U.S. District Judge Ann Aiken declared that four of nine fires linked to Kevin Tubbs — a forest ranger station, a police substation, a dealership selling SUVs and a tree farm — were acts of terrorism.

"Fear and intimidation can play no part in changing the hearts and minds of people in a democracy," Aiken told Tubbs before sentencing him Thursday to 12 years and seven months in federal prison.

Tubbs, 38, is the second of member of The Family, a Eugene-based cell of the radical groups Earth Liberation Front and Animal Liberation Front, to plead guilty to conspiracy and arson charges. The group is suspected in 20 arsons in five states that caused $40 million in damage.

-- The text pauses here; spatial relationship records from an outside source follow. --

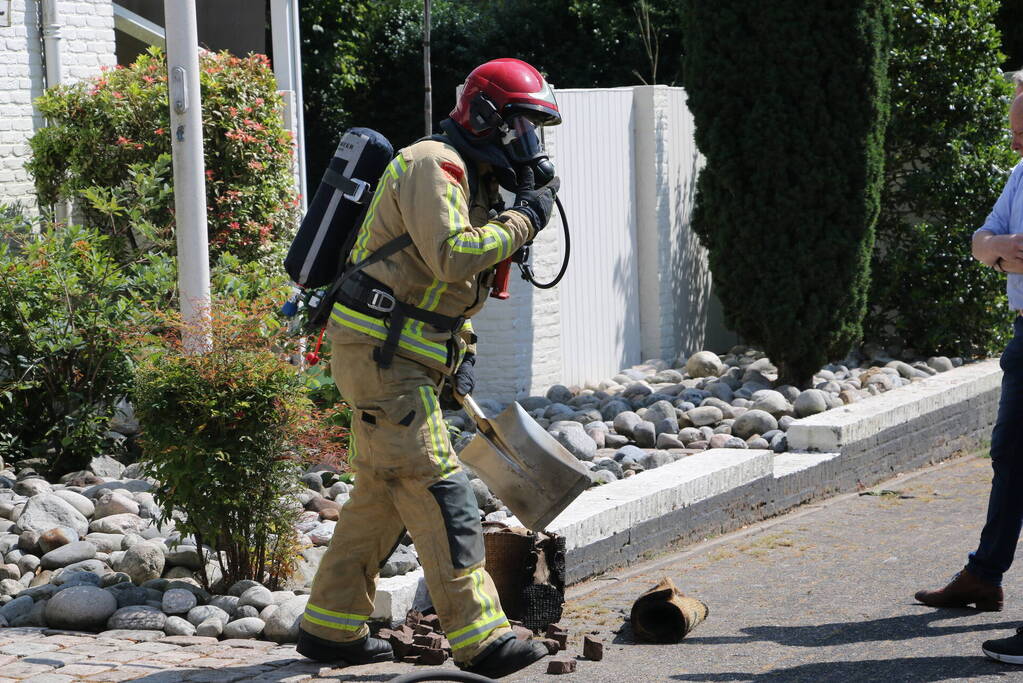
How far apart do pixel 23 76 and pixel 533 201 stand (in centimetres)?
615

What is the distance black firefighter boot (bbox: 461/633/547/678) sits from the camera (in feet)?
13.9

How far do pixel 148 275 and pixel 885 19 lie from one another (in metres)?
5.45

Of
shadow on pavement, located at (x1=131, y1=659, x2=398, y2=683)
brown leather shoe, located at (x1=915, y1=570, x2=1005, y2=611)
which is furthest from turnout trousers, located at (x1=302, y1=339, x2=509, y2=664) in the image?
brown leather shoe, located at (x1=915, y1=570, x2=1005, y2=611)

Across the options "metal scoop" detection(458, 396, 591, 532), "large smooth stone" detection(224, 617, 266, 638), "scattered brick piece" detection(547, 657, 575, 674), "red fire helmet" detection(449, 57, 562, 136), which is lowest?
"scattered brick piece" detection(547, 657, 575, 674)

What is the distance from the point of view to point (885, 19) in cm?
942

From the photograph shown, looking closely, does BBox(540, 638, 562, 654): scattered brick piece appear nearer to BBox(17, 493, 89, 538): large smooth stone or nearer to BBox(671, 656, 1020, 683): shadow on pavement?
BBox(671, 656, 1020, 683): shadow on pavement

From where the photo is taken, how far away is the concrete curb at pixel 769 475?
5.90 m

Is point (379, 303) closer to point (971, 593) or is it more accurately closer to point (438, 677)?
point (438, 677)

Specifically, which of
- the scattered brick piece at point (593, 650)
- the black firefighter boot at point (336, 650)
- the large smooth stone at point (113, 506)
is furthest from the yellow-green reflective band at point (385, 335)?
the large smooth stone at point (113, 506)

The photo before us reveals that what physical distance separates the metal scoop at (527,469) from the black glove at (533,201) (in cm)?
64

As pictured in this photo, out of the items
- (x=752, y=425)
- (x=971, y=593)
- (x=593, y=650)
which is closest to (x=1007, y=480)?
(x=971, y=593)

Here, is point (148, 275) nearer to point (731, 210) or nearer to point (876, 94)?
point (731, 210)

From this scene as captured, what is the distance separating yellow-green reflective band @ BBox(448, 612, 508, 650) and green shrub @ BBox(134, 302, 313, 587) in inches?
45.2

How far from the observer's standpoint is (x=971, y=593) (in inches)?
197
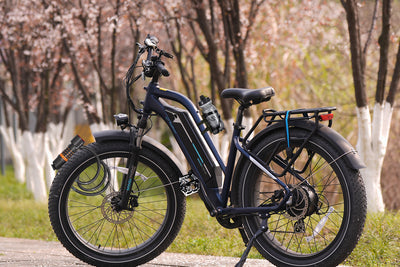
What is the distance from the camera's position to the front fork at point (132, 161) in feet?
14.2

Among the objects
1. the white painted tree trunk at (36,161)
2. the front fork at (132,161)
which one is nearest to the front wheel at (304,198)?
the front fork at (132,161)

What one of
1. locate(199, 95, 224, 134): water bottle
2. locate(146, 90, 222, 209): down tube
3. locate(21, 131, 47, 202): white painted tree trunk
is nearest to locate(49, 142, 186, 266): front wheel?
locate(146, 90, 222, 209): down tube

His voice choked with emotion, Tubbs read from a statement saying he was deeply sorry for causing harm to others and that he was motivated by hopelessness and desperation over the cruelty to animals and destruction of the earth.

"I am disgusted, sickened, saddened and totally ashamed that I played any part in any of the incidents," he said.

Tubbs met the group of radical environmentalists in 1995 as they joined an encampment dedicated to stopping the U.S. Forest Service from logging trees burned by a fire, said Assistant U.S. Attorney Kirk Engdahl.

Tubbs regularly picked targets, recruited others and built incendiary devices, Engdahl said. When it came time to set the fires, he usually left that to others, serving as a lookout or driver, the prosecutor said.